Também, é necessário colocar o dedo na ferida: de onde vêm as armas pesadas usadas pelos bandidos? Não é só do tráfico internacional, mas também de roubo e assaltos realizados junto às Forças Armadas e mesmo junto a policiais corruptos. Portanto, é preciso separar com clareza polícia de bandido, pois há momentos em que nós, da sociedade civil, temos dúvidas do limite entre ambos. A médio prazo, a sociedade deve discutir e consensar uma política pública de segurança que envolva, necessariamente, atendimento integral ao policial, passando por redes de apoio ao estresse, bom salários e proteção à sua família e moradia. Também, esses profissionais da segurança devem ser continuamente treinados para lidar com o binômio repressão e direitos humanos. Como condição imprescindível, tratamento rigoroso aos policiais que ultrapassem a fronteira do crime.
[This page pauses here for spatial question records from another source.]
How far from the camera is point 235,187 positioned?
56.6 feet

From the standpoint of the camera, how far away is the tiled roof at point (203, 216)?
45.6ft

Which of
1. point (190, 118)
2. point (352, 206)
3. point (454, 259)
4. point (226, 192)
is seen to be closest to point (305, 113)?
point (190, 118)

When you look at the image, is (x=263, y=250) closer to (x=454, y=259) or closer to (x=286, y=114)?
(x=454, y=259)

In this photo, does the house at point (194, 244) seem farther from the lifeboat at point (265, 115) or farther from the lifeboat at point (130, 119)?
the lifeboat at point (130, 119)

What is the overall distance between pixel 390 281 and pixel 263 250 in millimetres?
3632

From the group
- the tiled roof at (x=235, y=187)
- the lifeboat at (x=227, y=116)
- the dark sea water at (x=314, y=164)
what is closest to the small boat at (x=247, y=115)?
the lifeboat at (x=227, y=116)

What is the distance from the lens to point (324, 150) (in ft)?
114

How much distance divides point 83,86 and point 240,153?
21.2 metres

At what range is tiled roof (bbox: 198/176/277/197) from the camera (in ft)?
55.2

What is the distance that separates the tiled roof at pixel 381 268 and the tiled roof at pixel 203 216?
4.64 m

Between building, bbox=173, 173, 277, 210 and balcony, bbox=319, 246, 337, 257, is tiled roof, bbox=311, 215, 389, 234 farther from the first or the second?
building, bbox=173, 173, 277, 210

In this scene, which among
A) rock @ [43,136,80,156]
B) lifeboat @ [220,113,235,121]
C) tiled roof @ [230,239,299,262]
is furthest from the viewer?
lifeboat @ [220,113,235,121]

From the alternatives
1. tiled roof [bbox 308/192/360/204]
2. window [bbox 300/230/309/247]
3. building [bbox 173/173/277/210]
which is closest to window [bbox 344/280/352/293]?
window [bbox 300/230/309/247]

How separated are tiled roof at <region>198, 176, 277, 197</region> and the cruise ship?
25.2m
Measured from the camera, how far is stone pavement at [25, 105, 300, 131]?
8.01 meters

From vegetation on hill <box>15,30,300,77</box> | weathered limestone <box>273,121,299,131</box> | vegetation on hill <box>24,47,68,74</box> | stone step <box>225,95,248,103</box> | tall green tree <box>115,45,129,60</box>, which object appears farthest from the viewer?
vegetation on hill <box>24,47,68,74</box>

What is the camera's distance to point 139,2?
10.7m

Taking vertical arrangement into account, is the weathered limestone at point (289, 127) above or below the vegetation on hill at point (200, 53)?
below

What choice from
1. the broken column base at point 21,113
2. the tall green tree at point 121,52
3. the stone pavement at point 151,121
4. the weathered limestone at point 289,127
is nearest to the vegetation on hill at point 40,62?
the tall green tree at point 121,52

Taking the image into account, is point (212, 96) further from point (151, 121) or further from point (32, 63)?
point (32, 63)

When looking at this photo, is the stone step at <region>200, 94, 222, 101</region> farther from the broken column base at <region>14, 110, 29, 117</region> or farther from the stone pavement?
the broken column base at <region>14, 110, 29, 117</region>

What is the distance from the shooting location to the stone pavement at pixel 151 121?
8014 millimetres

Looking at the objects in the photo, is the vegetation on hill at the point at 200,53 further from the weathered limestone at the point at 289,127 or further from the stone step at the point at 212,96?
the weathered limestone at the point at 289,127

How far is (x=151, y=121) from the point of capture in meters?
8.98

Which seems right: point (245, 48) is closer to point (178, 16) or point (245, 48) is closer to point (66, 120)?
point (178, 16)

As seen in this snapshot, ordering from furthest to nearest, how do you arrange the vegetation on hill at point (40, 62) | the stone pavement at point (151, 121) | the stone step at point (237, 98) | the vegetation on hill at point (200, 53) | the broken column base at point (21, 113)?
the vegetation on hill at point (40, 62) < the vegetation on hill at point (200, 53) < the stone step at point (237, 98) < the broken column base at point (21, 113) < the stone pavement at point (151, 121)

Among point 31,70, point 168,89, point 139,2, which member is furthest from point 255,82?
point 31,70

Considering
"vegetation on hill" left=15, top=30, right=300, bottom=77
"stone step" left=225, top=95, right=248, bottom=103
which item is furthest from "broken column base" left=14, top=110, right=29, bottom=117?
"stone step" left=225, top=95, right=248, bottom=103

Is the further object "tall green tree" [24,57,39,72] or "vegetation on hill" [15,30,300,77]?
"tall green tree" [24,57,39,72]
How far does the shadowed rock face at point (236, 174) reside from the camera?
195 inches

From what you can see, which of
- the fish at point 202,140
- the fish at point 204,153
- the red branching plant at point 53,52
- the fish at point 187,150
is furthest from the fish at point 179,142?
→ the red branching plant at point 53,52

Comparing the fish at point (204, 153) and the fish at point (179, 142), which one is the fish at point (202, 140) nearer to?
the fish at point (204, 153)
Mas a sociedade civil também tem sua dose de responsabilidade. Além das medidas repetidas à exaustão, como maior investimento em políticas sociais e em geração de emprego e rendas digna, cada cidadão precisa olhar para si e avaliar, com rigor, as suas práticas cotidianas: quantas vezes deu propina ao policial da esquina, para se livrar de uma penalidade no trânsito? Quantas vezes o "jeitinho brasileiro" foi utilizado para favorecimento pessoal? Quantas vezes elegeram-se como legisladores aquelas pessoas dotadas apenas de uma conta bancária recheada, sem qualquer proposta de ação legislativa voltada ao coletivo? São dessas nossas práticas cotidianas que se estabelece correia de transmissão que permite que haja escândalos recentes como os das máfias da saúde, dos concursos, do favorecimento a partidos etc. Portanto, é necessário que se dê à expressão "serviço público" outro significado que não seja o de servir-se, privadamente, da coisa pública.
Como educadora ouso sugerir a necessidade de se educar a sociedade para que possa inserir-se no mercado de trabalho, como para que enfrente os desafios que o mundo globalizado impõe.
Como dizem alguns especialistas, a sociedade civil e política têm que assumir como projeto coletivo, o investimento pesado juventude: geração de emprego, construção de um projeto coletivo de sociedade. Sem saber qual país queremos, sem auto-estima para nos sentirmos donos de nosso destino, como podemos ensinar aos nossos filhos e alunos que o trabalho e o estudo, que exigem contenção e disciplina, é melhor que o falso glamour da vida criminosa?
Maria Tarcisa Silva Bega é socióloga, professora do Departamento de Ciências Sociais e conselheira do Conselho Estadual de Educação.